Exact reproductions of all the entries, please, and no pictures.

*** Opening DATA SUPPLIED ***

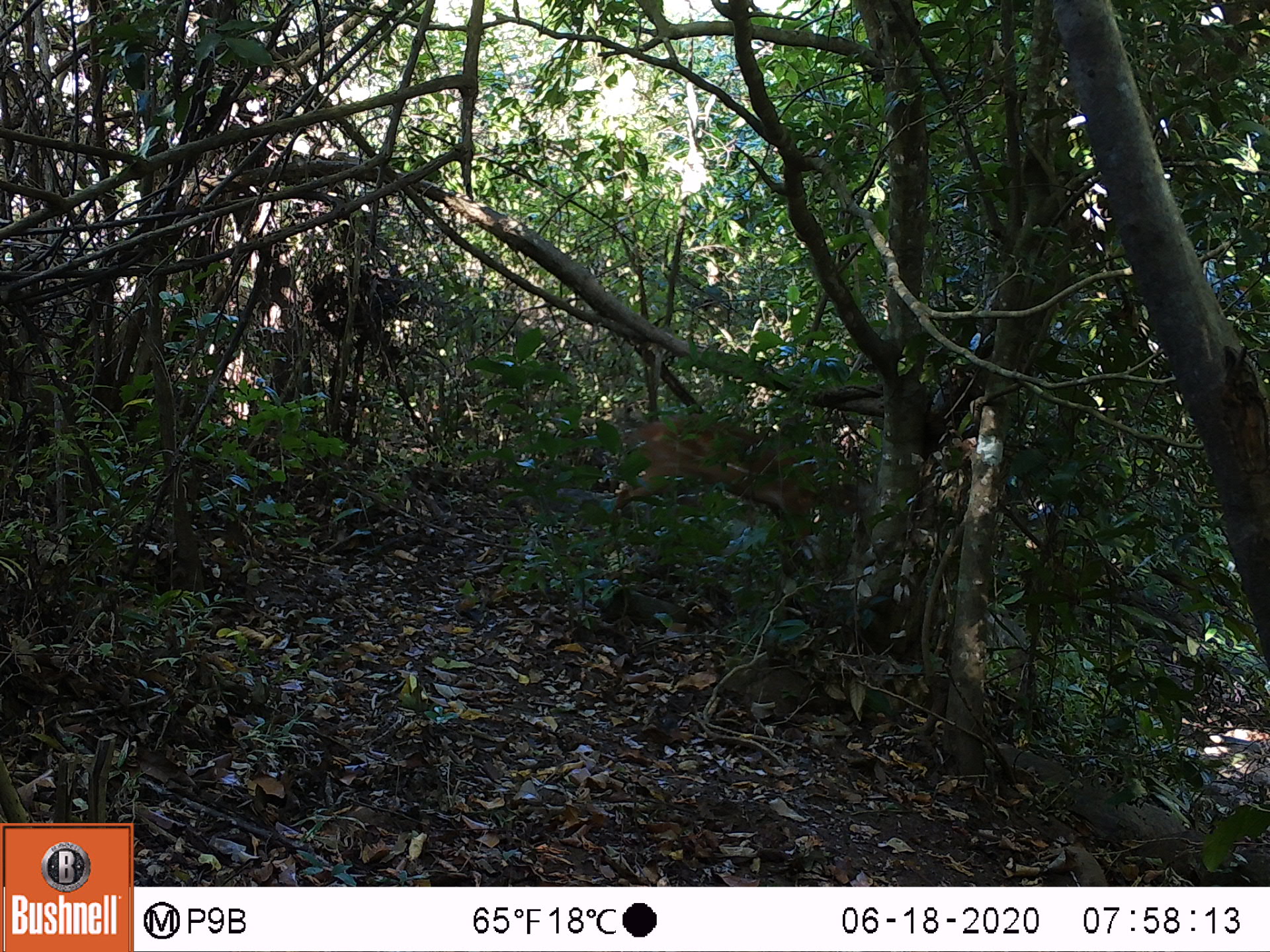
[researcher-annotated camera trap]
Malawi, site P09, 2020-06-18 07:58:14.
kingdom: Animalia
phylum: Chordata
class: Mammalia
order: Artiodactyla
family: Bovidae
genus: Tragelaphus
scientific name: Tragelaphus sylvaticus sylvaticus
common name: cape bushbuck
Cape bushbuck (Tragelaphus sylvaticus sylvaticus), count 1.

*** Closing DATA SUPPLIED ***

[OUTPUT]:
[researcher-annotated camera trap]
Malawi, site P09, 2020-06-18 07:58:14.
kingdom: Animalia
phylum: Chordata
class: Mammalia
order: Artiodactyla
family: Bovidae
genus: Tragelaphus
scientific name: Tragelaphus sylvaticus sylvaticus
common name: cape bushbuck
Cape bushbuck (Tragelaphus sylvaticus sylvaticus), count 1.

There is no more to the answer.